◆ Using the information:
1 – From the notebook excerpt, copy everything from "Label.build_vocab(train_data)" down to "repeatedly :', list(Sentence.vocab.freqs.most_common(10)))".
2 – Based on the notebook excerpt, mark each statement yes or no, and quote the words that decide it: (a) the manual seed is set to 43; (b) the iterators use a batch size of 128; (c) the Sentence field tokenizes with spacy.

◆ Page extract:
★ ★ ★
Mounted at /content/drive


In [2]:
import pandas as pd
train = pd.read_csv('/content/drive/MyDrive/NLP/train_aug.csv', index_col=0)
test = pd.read_csv('/content/drive/MyDrive/NLP/test.csv', index_col=0)

In [3]:
train.head()

Unnamed: 0,sentence,sentiment_values
0,"In gleefully , thumpingly hyperbolic terms , i...",2
1,These people would n't know subtle characteriz...,0
2,"A grittily beautiful film that looks , sounds ...",3
3,No more .,1
4,Although ... visually striking and slickly sta...,1


In [4]:
test.head()

Unnamed: 0,sentence,sentiment_values
0,You might be shocked to discover that Seinfeld...,2
1,"For a film that celebrates radical , nonconfor...",2
2,Films are made of little moments .,2
3,The main problem being that it 's only a peek .,2
4,Even the imaginative gore ca n't hide the must...,1


In [5]:
# Import Library
import random
import torch, torchtext
from torchtext.legacy import data 

# Manual Seed
SEED = 43
torch.manual_seed(SEED)

<torch._C.Generator at 0x7f1c53e53870>

In [6]:
Sentence = data.Field(sequential = True, tokenize = 'spacy', batch_first =True, include_lengths=True)
Label = data.LabelField(tokenize ='spacy', is_target=True, batch_first =True, sequential =False)

In [7]:
fields = [('sentences', Sentence),('labels',Label)]

In [8]:
example = [data.Example.fromlist([train.sentence[i],train.sentiment_values[i]], fields) for i in range(train.shape[0])] 

In [9]:
train_data = data.Dataset(example, fields)

In [10]:
example_test = [data.Example.fromlist([test.sentence[i],test.sentiment_values[i]], fields) for i in range(test.shape[0])] 

In [11]:
valid_data = data.Dataset(example_test, fields)

In [12]:
(len(train_data), len(valid_data))

(12483, 2371)

In [13]:
vars(valid_data.examples[50])

{'labels': 3,
 'sentences': ['Watching',
  'Austin',
  'Powers',
  'in',
  'Goldmember',
  'is',
  'like',
  'binging',
  'on',
  'cotton',
  'candy',
  '.']}

In [14]:
Sentence.build_vocab(train_data)
Label.build_vocab(train_data)

In [15]:
print('Size of input vocab : ', len(Sentence.vocab))
print('Size of label vocab : ', len(Label.vocab))
print('Top 10 words appreared repeatedly :', list(Sentence.vocab.freqs.most_common(10)))
print('Labels : ', Label.vocab.stoi)

Size of input vocab :  18141
Size of label vocab :  5
Top 10 words appreared repeatedly : [('.', 11147), (',', 9917), ('the', 8363), ('and', 6119), ('of', 6047), ('a', 5985), ('to', 4226), ('-', 3796), ("'s", 3497), ('is', 3463)]
Labels :  defaultdict(None, {1: 0, 0: 1, 2: 2, 3: 3, 4: 4})


In [16]:
device = torch.device("cuda" if torch.cuda.is_available() else "cpu")

In [17]:
train_iterator, valid_iterator = data.BucketIterator.splits((train_data, valid_data), batch_size = 64, 
                                                            sort_key = lambda x: len(x.sentences),
                                                            sort_within_batch=True, 
                                                            device = device)
★ ★ ★
◆ Dataset entries:
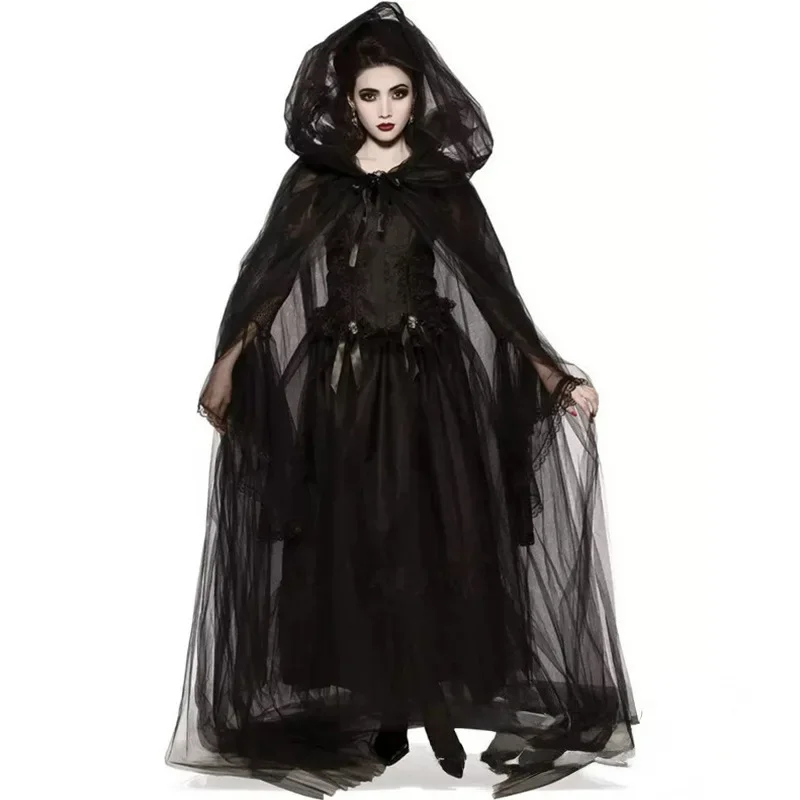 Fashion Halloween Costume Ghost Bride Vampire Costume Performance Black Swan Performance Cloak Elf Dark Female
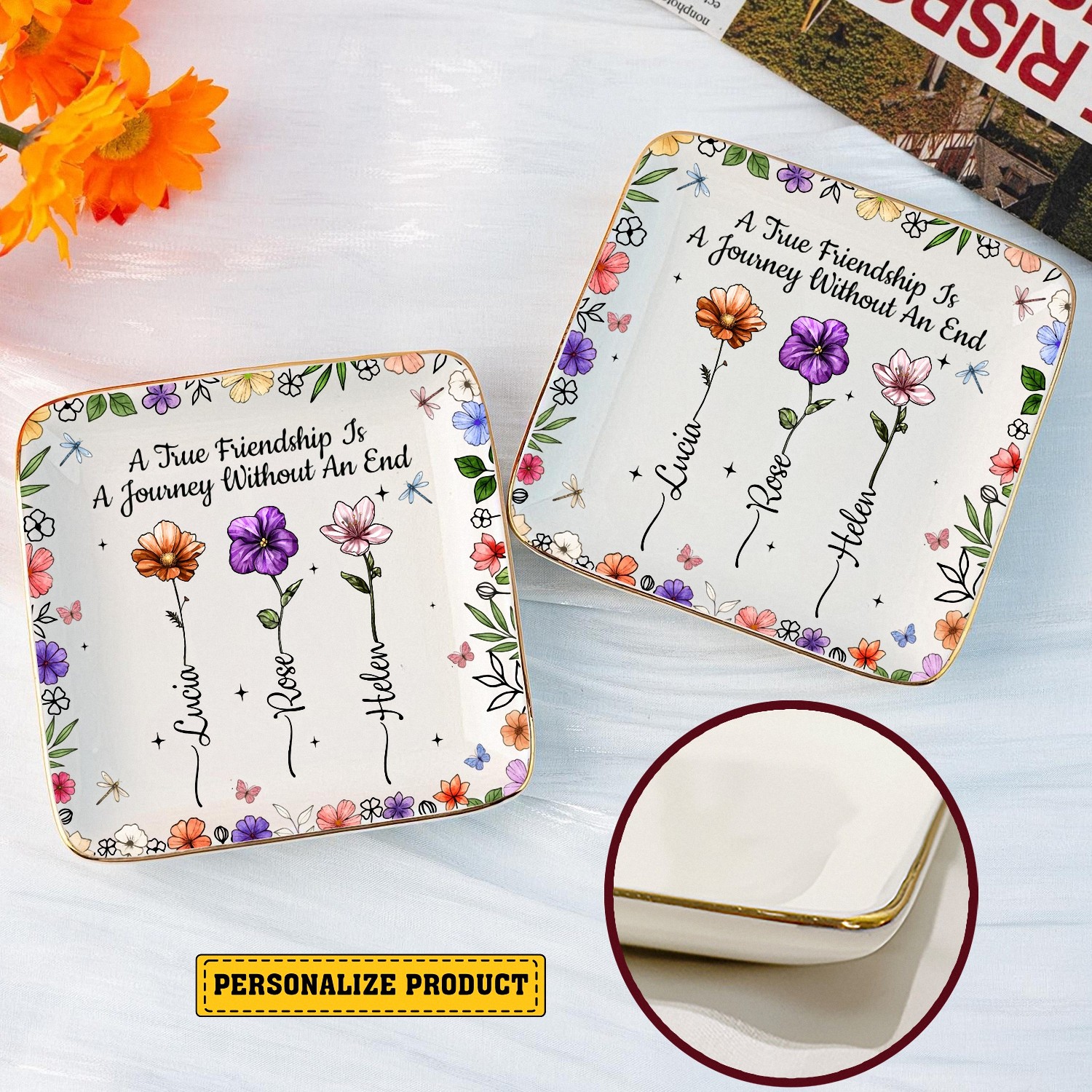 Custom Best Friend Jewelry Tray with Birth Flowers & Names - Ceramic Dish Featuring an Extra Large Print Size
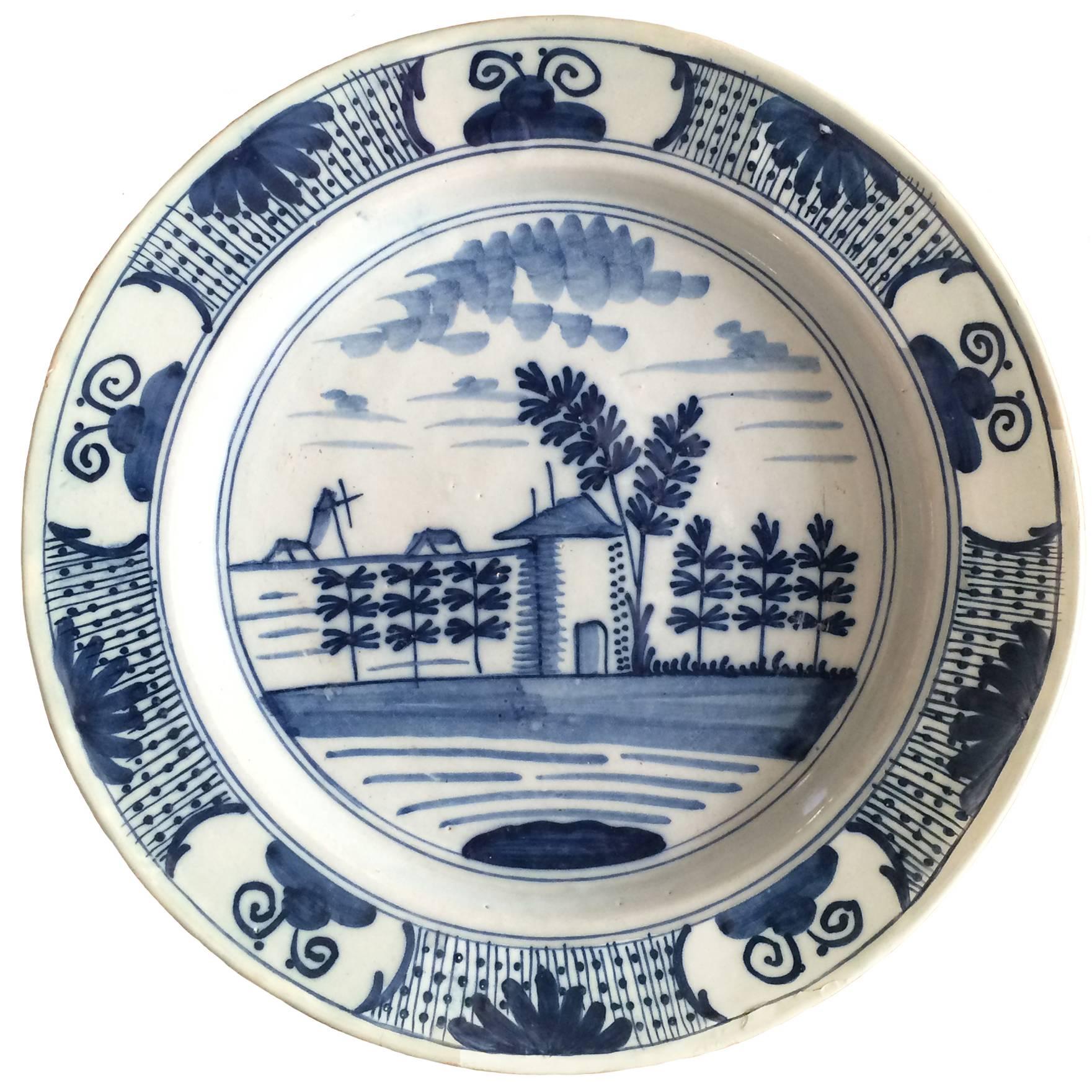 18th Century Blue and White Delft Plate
★ ★ ★
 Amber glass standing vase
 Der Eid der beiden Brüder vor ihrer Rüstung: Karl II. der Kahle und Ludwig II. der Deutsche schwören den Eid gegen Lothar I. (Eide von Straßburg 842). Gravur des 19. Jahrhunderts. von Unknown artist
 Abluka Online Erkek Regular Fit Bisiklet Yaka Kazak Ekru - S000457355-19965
★ ★ ★
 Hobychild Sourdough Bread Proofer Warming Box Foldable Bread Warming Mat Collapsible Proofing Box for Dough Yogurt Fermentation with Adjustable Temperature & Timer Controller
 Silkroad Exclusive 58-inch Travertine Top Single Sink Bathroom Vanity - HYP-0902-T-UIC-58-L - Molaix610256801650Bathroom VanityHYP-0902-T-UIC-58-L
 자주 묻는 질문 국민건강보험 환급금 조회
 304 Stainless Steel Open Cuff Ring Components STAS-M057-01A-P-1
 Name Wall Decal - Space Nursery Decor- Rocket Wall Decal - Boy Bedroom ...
★ ★ ★
◆ Task-by-task results:
1 –
Label.build_vocab(train_data)

In [15]:
print('Size of input vocab : ', len(Sentence.vocab))
print('Size of label vocab : ', len(Label.vocab))
print('Top 10 words appreared repeatedly :', list(Sentence.vocab.freqs.most_common(10)))

2 –
(a) Yes: "SEED = 43"
(b) No: "batch_size = 64"
(c) Yes: "Sentence = data.Field(sequential = True, tokenize = 'spacy'"